Quelltext:
════

Vom Labor in die Klinik
Zur Validierung des Systems entwickelten die Forschenden zunächst ein präklinisches Modell, das komplexe neonatale Herzoperationen an Ferkeln nachbildete – ein etabliertes Modell zur Untersuchung der Gehirnfunktion von Neugeborenen. Dies ermöglichte es den Forschenden, Eingriffe im Falle einer Herz-Lungen-Maschine und eines hypothermischen Herzstillstands zu simulieren, und zu überwachen, wie sich die Hirnaktivität und die Sauerstoffversorgung während des gesamten Prozesses veränderten. Die Plattform zeigte eine hohe Sensitivität gegenüber Veränderungen der Sauerstoffversorgung und der neuronalen Reaktion. TinyBrains erprobte seine Geräte anschließend an 29 Säuglingen, die sich einer Herzoperation unterzogen. Der Neuromonitor erfasste erfolgreich, wie sich die Sauerstoffversorgung des Gehirns und die elektrische Aktivität während verschiedener chirurgischer Phasen, vom Einsetzen der Herz-Lungen-Maschine bis zur Genesung, entwickelten. Unterdessen wurde anhand des Neurobildgebers untersucht, wie das Gehirn von Säuglingen auf einfache Geräusche reagiert. Dadurch konnten neue Erkenntnisse über die neurovaskuläre Kopplung und die Entwicklungsfunktion vor und nach dem chirurgischen Eingriff gewonnen werden. „Diese Ergebnisse demonstrierten, dass unsere Plattform subtile Veränderungen der Gehirnfunktion erfassen kann, die andere klinische Überwachungsgeräte übersehen. Dies ist ein entscheidender Schritt zur Vorbeugung neurologischer Komplikationen bei solchen gefährdeten Säuglingen“, betont Durduran.

════

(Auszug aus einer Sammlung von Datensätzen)

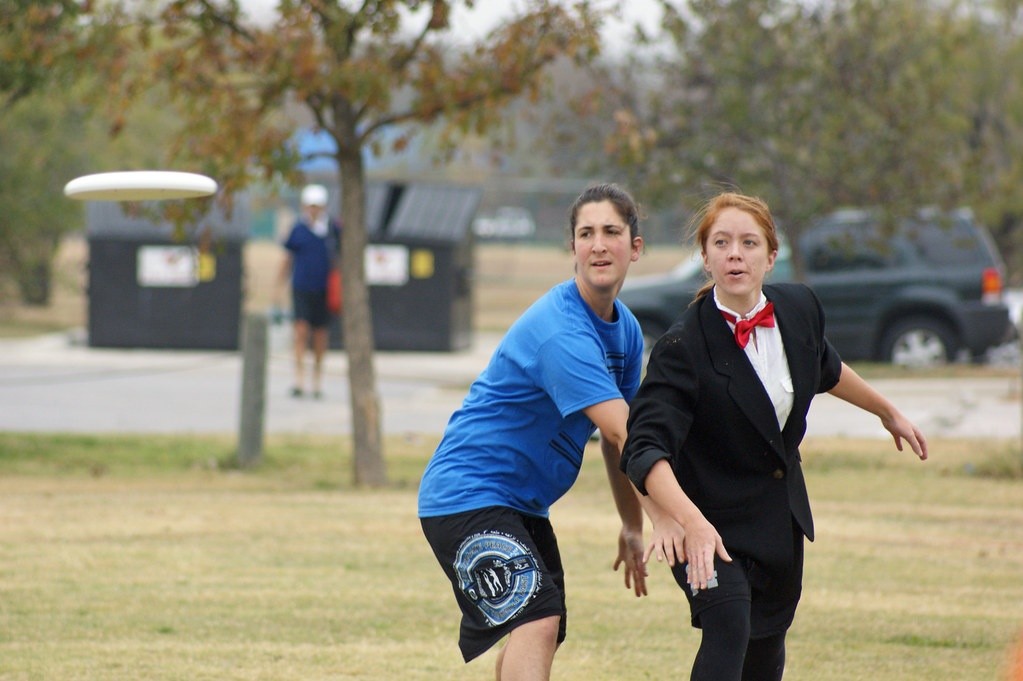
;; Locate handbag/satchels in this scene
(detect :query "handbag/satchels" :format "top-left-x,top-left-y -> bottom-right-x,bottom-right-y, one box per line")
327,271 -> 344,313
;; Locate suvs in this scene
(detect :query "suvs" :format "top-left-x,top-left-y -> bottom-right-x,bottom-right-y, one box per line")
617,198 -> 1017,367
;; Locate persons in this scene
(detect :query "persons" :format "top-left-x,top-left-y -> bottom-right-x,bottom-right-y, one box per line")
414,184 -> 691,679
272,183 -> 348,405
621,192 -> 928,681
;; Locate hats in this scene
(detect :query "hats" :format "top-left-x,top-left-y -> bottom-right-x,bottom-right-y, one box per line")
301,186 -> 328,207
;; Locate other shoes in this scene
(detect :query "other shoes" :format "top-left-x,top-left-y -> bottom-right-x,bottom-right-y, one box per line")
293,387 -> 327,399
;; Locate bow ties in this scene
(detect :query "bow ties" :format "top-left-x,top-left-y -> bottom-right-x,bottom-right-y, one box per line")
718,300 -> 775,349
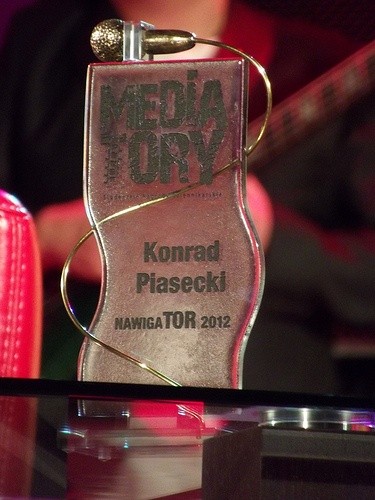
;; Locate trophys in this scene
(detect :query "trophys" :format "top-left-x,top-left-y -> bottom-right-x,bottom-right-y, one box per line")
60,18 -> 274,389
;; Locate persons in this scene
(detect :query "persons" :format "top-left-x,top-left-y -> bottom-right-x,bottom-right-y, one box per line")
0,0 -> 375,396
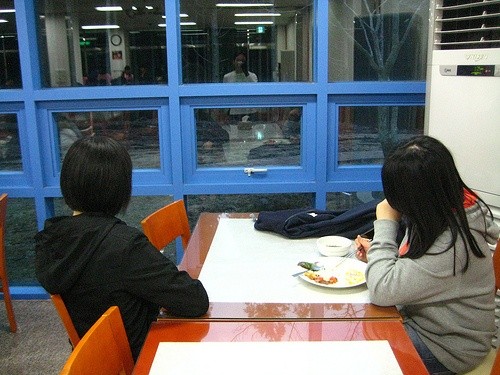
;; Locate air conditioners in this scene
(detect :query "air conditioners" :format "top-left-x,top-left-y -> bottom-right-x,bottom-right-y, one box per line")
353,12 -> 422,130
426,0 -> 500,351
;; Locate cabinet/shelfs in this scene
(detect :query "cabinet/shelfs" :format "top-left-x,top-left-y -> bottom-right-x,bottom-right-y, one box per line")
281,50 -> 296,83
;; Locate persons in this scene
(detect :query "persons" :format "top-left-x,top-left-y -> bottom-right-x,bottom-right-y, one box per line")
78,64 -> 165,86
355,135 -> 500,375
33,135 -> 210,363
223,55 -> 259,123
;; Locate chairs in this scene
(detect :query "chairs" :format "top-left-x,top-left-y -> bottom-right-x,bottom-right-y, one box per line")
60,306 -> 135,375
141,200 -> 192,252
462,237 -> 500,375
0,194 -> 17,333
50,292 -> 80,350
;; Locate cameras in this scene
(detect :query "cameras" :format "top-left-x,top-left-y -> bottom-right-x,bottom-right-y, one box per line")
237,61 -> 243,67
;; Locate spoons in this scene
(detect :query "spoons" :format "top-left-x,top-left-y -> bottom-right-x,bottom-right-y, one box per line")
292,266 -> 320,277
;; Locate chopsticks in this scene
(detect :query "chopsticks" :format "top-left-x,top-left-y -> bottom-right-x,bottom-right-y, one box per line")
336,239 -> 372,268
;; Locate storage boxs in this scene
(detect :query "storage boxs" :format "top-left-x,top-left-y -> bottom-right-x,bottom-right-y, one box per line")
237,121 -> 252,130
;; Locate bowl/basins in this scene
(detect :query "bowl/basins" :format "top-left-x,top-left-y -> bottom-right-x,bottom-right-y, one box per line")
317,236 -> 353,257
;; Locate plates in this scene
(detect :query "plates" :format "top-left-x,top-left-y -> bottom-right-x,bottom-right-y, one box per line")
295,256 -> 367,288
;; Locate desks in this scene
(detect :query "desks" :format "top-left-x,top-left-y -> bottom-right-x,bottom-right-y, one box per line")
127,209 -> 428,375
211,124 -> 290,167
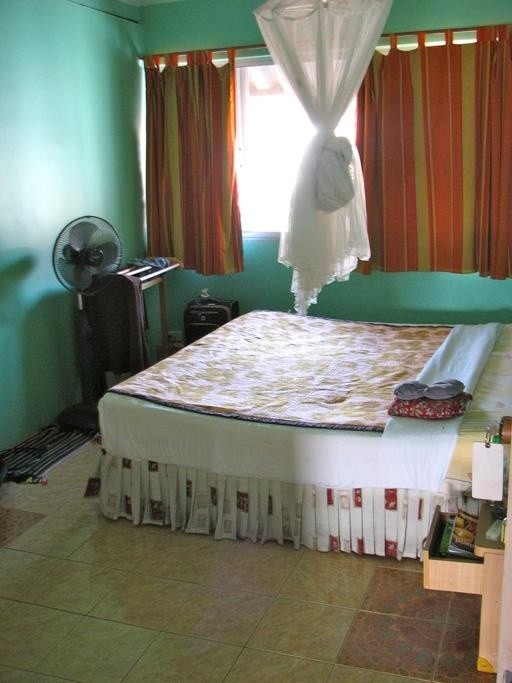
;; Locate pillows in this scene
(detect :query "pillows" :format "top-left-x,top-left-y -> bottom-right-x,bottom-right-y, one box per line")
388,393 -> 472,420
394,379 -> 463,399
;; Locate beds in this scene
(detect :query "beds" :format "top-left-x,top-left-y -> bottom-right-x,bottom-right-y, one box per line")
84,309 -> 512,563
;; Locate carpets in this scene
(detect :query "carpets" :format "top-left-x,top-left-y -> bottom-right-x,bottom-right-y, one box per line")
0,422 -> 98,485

════

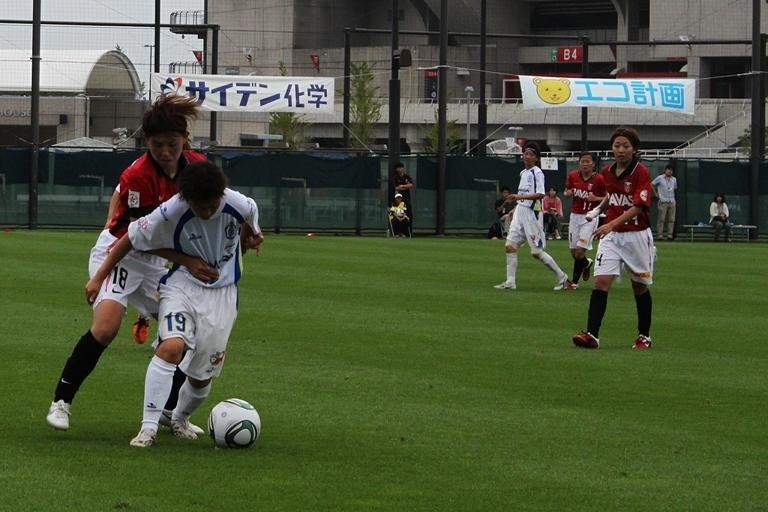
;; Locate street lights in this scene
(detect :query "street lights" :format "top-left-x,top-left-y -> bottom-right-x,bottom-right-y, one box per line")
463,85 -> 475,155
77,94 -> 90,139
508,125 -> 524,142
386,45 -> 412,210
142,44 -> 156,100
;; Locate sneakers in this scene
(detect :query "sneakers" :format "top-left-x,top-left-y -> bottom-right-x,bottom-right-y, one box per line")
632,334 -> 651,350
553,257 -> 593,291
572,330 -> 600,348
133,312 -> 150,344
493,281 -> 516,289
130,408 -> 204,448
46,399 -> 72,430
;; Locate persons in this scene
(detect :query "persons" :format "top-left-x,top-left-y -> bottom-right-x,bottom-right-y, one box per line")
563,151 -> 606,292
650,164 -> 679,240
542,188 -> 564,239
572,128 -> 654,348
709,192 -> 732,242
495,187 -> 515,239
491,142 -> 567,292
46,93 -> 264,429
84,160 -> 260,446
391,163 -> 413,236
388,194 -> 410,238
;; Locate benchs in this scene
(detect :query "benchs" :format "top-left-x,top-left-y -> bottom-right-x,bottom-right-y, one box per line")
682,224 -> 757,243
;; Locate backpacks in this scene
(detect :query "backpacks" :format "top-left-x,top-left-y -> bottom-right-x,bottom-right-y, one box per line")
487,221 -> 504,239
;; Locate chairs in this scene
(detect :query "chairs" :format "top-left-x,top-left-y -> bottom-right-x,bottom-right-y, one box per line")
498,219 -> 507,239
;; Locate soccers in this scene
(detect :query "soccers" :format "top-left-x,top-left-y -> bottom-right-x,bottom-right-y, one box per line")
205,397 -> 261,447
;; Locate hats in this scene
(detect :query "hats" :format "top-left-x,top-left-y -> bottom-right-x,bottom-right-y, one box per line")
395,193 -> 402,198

════

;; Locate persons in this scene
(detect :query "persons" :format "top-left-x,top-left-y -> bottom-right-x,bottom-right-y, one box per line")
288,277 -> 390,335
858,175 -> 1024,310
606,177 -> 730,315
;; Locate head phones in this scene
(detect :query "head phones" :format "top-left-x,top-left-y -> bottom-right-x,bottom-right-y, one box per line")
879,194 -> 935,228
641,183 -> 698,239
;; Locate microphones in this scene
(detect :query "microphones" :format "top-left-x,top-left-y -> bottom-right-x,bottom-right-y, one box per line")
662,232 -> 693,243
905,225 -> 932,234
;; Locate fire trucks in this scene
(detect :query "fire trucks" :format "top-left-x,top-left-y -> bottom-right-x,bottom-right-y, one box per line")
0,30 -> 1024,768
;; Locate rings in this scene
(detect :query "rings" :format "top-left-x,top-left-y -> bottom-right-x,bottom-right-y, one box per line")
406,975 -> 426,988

════

Aufgabenstellung: Nennen Sie alle Wörter im Quelltext, die mit „neuro“ oder „Neuro“ beginnen, in der Reihenfolge ihres Auftretens und in der dort verwendeten Form. Für die Bearbeitung sind die Datensätze nicht erforderlich.

Lösung: neuronalen, Neuromonitor, Neurobildgebers, neurovaskuläre, neurologischer